José Ferreira da Silva, pai de Virgulino Ferreira da Silva, foi obrigado a sair de Vila Bela levando a mulher e os filhos. Mudaram-se para Floresta do Navio, a 95 km de Vila Bela, também no Sertão pernambucano. Dono de poder político, riquíssimo e com um exército próprio de jagunços, o coronel Ulisses Luna ofereceu proteção aos Ferreira em Água Branca. Não foi suficiente, e mudaram para Mata Grande. "Em junho de 1921, as oligarquias políticas de Pernambuco acionaram as autoridades políticas de Alagoas dizendo que bandoleiros oriundos de Pernambuco se encontravam no Sertão de Alagoas", diz o historiador e deputado estadual Inácio Loiola.
Inácio é de Piranhas e desde pequeno escuta os vários lados sobre o cangaço e, claro, as histórias de Lampião. São as versões colhidas diretamente dos cangaceiros que sobreviveram, de coiteiros e os policiais, pesquisas fora do radar oficial e na raiz discursiva do povo.
Duas volantes comandadas pelo subtenente José Lucena de Albuquerque Maranhão (delegado de Viçosa) e o sargento Amarílio Batista (delegado de Água Branca) chegaram a Mata Grande e mataram José Ferreira da Silva, o dono da fazenda, e espancaram os moradores.
"Lampião, quando chega, encontra o pai morto, a mãe tinha morrido 40 ou 45 dias antes, vítima de um infarto fulminante. A partir daí ele se alia a um cangaceiro por nome Senhor Pereira e a Luiz Padre, seu primo. Um ano depois, Senhor Pereira abandona o cangaço, uns dizem que estava acometido de reumatismo crônico, outros dizem que a pedido de padre Cícero. Senhor Pereira reúne o grupo, coloca o seu projeto: aqueles que quisessem seguir com ele, ele aceitaria. Quem ficasse, tinha de escolher um líder. E escolheram Lampião. Isso por volta de 1922", conta Loiola.

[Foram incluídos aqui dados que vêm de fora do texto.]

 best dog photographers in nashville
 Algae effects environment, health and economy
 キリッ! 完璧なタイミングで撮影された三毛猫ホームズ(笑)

Ao longo do tempo, Lampião ganhou prestígio, registros cinematográficos, construiu uma rede de interesses ampla e complexa, envolvendo desde coronéis a lideranças políticas. E novamente os jogos do poder de mando no Sertão escolheram quem seria o eliminado da vez.
Em 1936, o presidente Getúlio Vargas convoca todos os interventores (governadores) do Nordeste. Deu ordens: ou Lampião seria eliminado ou todos os interventores seriam exonerados, principalmente na área de maior militância do cangaceiro: Alagoas (Osman Loureiro), Sergipe (Eronildes Ferreira de Carvalho) e Pernambuco (Agamenon Magalhães).
Agamenon Magalhães nasceu em Serra Talhada, onde vivia a família Ferreira e virou simpatizante de Lampião. Eronildes Ferreira era coiteiro. Seu pai era Antônio de Carvalho (Antônio Caixeiro), latifundiário sergipano e amigo particular de Lampião. O governador era oficial do Exército e fornecia as armas ao bando.
Próximo de ser trucidado pelas volantes, Lampião queria abandonar o cangaço. Enquanto isso, as forças de segurança pressionavam coronéis e interventores.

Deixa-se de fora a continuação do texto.